_Record excerpts:_
## Begin

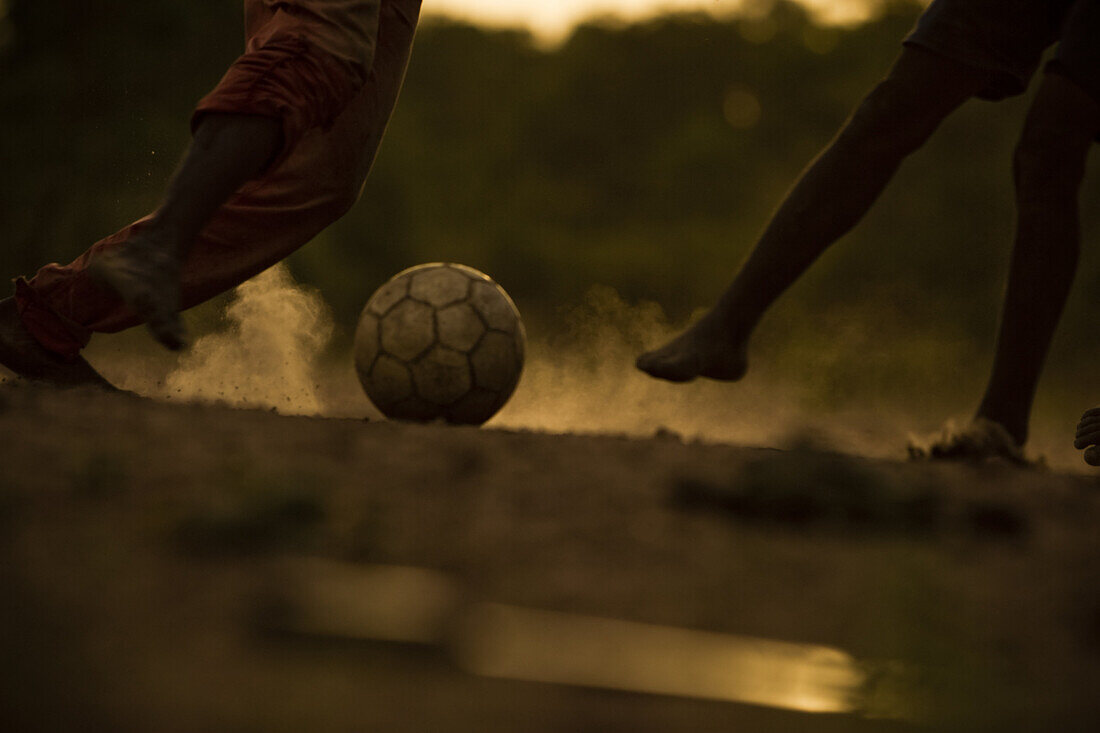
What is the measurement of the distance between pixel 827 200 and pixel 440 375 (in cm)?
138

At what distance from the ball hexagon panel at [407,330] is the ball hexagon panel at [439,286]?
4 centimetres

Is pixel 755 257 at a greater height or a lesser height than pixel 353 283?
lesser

## End
## Begin

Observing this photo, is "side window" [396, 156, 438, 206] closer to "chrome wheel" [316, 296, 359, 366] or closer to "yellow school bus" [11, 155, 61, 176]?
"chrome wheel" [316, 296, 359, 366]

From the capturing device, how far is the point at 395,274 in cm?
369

## End

_Instruction:_
Pick out each of the lines above that contains the string "lesser", matching case exactly, and copy those lines as they appear.

_Result of this exercise:_
Is pixel 755 257 at a greater height or a lesser height than pixel 353 283?
lesser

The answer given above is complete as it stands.